Les jubés ont succédé aux ambons et aux chancels de l’époque romane à partir de la fin du XIIe siècle, dans les églises dont le clergé formait une communauté (chapitre, abbaye…). En Alsace, il en a existé une quarantaine, mais il n’en subsiste qu’une demi-douzaine : celui des Dominicains à Guebwiller, ceux de Saint-Pierre-le-Jeune et le-Vieux ainsi que de Saint-Guillaume (déplacé et réduit) à Strasbourg, à Saverne (déplacé), dans l’église des Franciscains à Colmar, et des vestiges de quelques autres : cathédrale de Strasbourg, le plus large de la chrétienté (Haug, p. 57), Andlau, Rouffach, Vieux-Thann, Wissembourg.

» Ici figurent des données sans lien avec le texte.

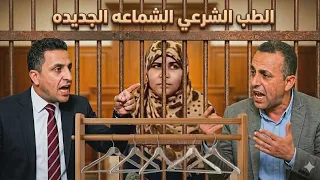 محامي دعاء والبحث عن ثغرات وسيناريوهات جديدة اعلان الح رب على الطب الشرعي   دندنها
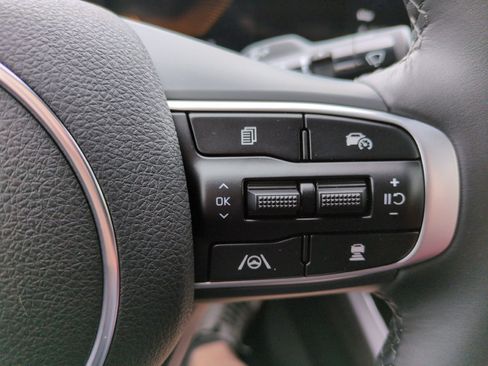 New 2026 Kia K5 GT-Line w/ GT-Line Red Interior Package FWD image 21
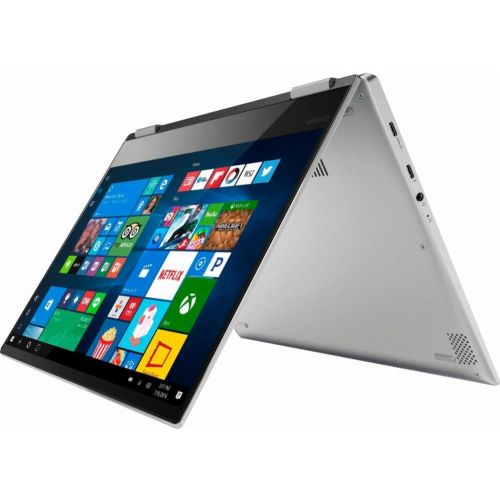 레노버 2018 Flaghsip Lenovo Yoga 720 Business 13.3 FHD IPS 2 in 1 Touchscreen LaptopTablet, Intel Quad-Core i5-8250U 8GB DDR4 512G SSD PCIe NVMe Backlit Keyboard Dolby Audio Fingerprint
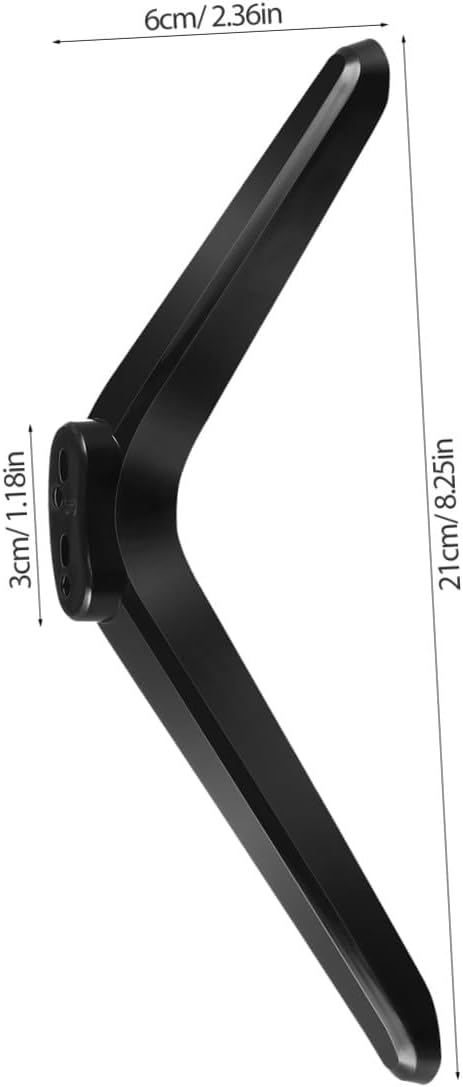 Luxshiny 2pcs 32-55 Inch Universal TV Mount Stand - for TVs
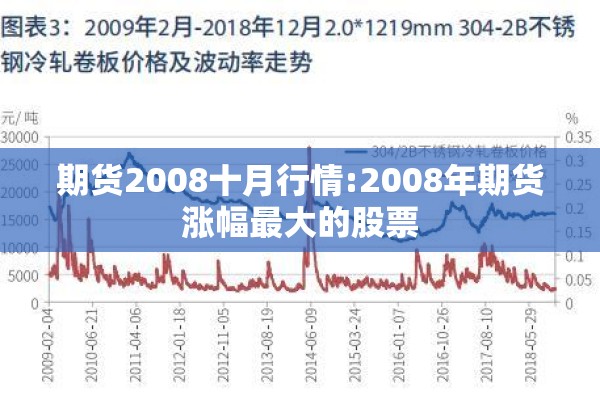 期货2008十月行情:2008年期货涨幅最大的股票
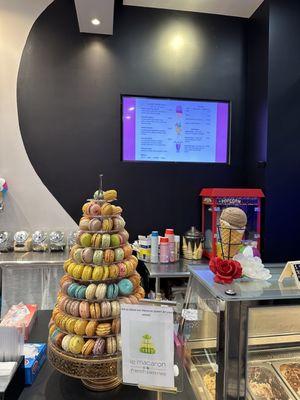 Le Macaron Ridge Hill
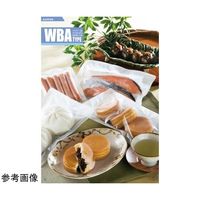 メイワパックス 三方袋 WBAー1727 H 2000枚入 078-278 1ケース(2000枚) 67-2195-06（直送品）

Celui de l’église Saint-Georges de Sélestat, érigé en 1489-1490, n’a été détruit qu’à la Révolution (Recht, 152). Le concile de Trente, qui a exigé que le chœur soit visible par les fidèles, est à l’origine de la plupart des suppressions.

La récente découverte (vers 2010) d’un dessin d’Arhardt a permis de constater qu’en 1670, dans l’ancienne église romane de l’abbaye de Saint-Étienne, il existait une cloison à claire-voie, apparemment en bois, avec portes ouvrantes, au bas de l’arc triomphal, qui séparait le carré du transept de la nef dans laquelle se trouvaient les stalles des chanoinesses protestantes et deux autres séparations (en pierre ?) fermaient les bras du transept.

Dans les chartreuses, le jubé sépare le chœur des pères de celui des frères. Il en allait ainsi à celle de Molsheim, dont l’église a été démolie, mais il subsiste à celle d’Ittingen (Suisse), construite sur le même plan. Chez les Cisterciens, une clôture séparait également les frères lais des moines de chœur.

Il arrive que le terme soit employé improprement pour désigner une tribune d’orgue. Il est vrai que, sur le jubé de Saint-Pierre-le-Jeune et de Saint-Guillaume, quelques siècles après leur construction, des orgues Silbermann ont été installées.

Bibliographie

HAUG (Hans), « Les œuvres de miséricorde du jubé de la cathédrale de Strasbourg », Archives Alsaciennes d’Histoire de l’Art, 1931, p. 99-122.

HAUG (Hans), L’art en Alsace, Paris, 1962.

RIEGER (Théodore), Jubés, EA, vol. 7, p. 4353-4354.

RECHT (Roland), L’Alsace gothique de 1300 à 1365, Colmar, 1974, p. 152.

SCHLAEFLI (Louis), « Un dessin inconnu de Jean-Jacques Arhardt : L’intérieur de l’église Saint-Étienne de Strasbourg en 1670 », CAAAH LIX (2016), p. 117-122.